Adres: Bayramlı Mahallesi, Şemsili Yolu No:15 Derinkuyu/ NEVŞEHİR
Tel: 0384 381 31 94
Müze Ziyaret Saatleri:
Yaz Dönemi: 1 Nisan-1 Ekim Açılış Saati 08.00-19.00 Gişe Kapanış Saati: 18.15
Kış Dönemi: 1 Ekim-1 Nisan Açılış Saati 08.00-17.00 Gişe Kapanış Saati: 16.15

Nevşehir-Niğde karayolu üzerinde Nevşehir’e 30 km uzaklıkta olan Derinkuyu Yeraltı şehrinin derinliği yaklaşık 85 m.’dir. Bir yeraltı şehrinde bulunan tüm özelliklere (ahır, kiler, yemekhane, kilise, şırahane vb.) sahip olan şehrin 2. katında misyonerler okulu bulunmaktadır. Geniş bir alan olan okulun tavanı yeraltı şehirlerinde pek rastlanmayan beşik tonoz ile örtülüdür. Salonun solundaki mekanlar çalışma odalarıdır.
Yeraltı şehrinin 3.ve 4. katlarından sonra merdivenle doğrudan doğruya derinlemesine inilmekte ve alt katta bulunan haç planlı kiliseye ulaşılmaktadır. Yeryüzü ile bağlantısı bulunan 55 m. derinliğindeki havalandırma bacası, aynı zamanda su kuyusu olarak da kullanılmaktadır. Alt kata kadar uzanan kuyulardan her katın yararlanamadığı şehirde, ayrıca istila anında zehirlenmeyi önlemek için bazı kuyuların ağzı yeryüzü ile bağlantısız haldedir. 1965 yılında açılan Derinkuyu yeraltı şehrinin halen yüzde onu gezilebilmektedir.
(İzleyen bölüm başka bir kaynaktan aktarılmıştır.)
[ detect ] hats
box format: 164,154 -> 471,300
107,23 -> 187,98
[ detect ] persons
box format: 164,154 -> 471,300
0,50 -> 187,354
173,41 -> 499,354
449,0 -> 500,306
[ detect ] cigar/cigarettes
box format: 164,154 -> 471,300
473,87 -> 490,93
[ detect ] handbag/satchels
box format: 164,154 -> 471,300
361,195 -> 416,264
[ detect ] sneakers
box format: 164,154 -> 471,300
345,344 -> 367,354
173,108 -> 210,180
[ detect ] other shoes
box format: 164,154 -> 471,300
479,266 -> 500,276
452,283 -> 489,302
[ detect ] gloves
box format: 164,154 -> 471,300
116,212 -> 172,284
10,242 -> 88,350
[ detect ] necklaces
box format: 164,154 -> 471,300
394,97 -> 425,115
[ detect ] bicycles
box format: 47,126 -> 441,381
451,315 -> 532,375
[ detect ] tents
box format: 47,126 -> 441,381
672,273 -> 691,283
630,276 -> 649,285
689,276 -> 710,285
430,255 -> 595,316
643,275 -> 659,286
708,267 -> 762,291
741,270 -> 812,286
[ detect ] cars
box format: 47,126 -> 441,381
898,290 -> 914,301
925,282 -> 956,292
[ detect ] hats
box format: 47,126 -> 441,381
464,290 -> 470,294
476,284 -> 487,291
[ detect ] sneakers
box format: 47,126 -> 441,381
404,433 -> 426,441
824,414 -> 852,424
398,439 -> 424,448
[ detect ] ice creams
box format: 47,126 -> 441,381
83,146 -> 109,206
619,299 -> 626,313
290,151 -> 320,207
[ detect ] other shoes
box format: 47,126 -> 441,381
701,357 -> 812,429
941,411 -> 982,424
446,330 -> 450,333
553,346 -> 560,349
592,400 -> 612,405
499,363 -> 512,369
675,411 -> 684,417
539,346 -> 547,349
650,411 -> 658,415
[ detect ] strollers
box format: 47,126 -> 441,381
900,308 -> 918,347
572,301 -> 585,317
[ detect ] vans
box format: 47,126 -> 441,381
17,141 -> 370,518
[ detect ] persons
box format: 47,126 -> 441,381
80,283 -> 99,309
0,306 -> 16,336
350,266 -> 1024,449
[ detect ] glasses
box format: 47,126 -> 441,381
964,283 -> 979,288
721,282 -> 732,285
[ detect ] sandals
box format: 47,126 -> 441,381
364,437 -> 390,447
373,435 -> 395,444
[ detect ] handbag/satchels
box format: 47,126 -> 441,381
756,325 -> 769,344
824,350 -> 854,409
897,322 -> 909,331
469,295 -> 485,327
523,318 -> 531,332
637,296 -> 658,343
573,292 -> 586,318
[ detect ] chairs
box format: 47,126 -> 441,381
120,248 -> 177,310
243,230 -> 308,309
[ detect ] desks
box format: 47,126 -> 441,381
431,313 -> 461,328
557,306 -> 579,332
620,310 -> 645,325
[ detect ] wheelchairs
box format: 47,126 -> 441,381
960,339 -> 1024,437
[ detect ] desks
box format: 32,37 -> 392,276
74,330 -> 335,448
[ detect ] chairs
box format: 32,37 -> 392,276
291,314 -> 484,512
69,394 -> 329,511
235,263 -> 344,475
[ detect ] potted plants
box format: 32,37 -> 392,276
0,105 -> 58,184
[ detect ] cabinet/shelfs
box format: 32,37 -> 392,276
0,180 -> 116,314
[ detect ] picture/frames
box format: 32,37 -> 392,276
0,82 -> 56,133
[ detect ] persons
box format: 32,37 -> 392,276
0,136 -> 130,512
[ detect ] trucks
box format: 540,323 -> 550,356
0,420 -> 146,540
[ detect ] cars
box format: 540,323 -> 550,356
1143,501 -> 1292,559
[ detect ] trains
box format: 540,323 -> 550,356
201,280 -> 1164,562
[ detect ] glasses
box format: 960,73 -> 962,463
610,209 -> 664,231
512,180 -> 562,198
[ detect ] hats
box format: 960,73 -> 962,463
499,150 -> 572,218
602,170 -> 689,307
Nevşehir- Niğde karayolu üzerinde ve Nevşehir’e 30 km. uzaklıkta bulunan Derinkuyu ilçesindedir. Kaymaklı yeraltı şehrinde olduğu gibi burada da büyük bir topluluğu içinde barındıracak ve ihtiyaçlarını karşılayacak mekânlar vardır.
Kapadokya bölgesinin jeolojik oluşumu sayesinde inşa edilmiş sekiz katlı Derinkuyu Yeraltı Şehri, büyük bir topluluğu içinde barındıracak ve ihtiyaçlarını karşılayacak mekânlardan oluşuyor. Bölgede bulunan bir diğer örnek olan Kaymaklı Yeraltı Şehri’nden farklı olarak Derinkuyu’da bir misyonerler okulu, günah çıkartma yeri, vaftiz havuzu ve ilgi çekici bir kuyu da bulunuyor.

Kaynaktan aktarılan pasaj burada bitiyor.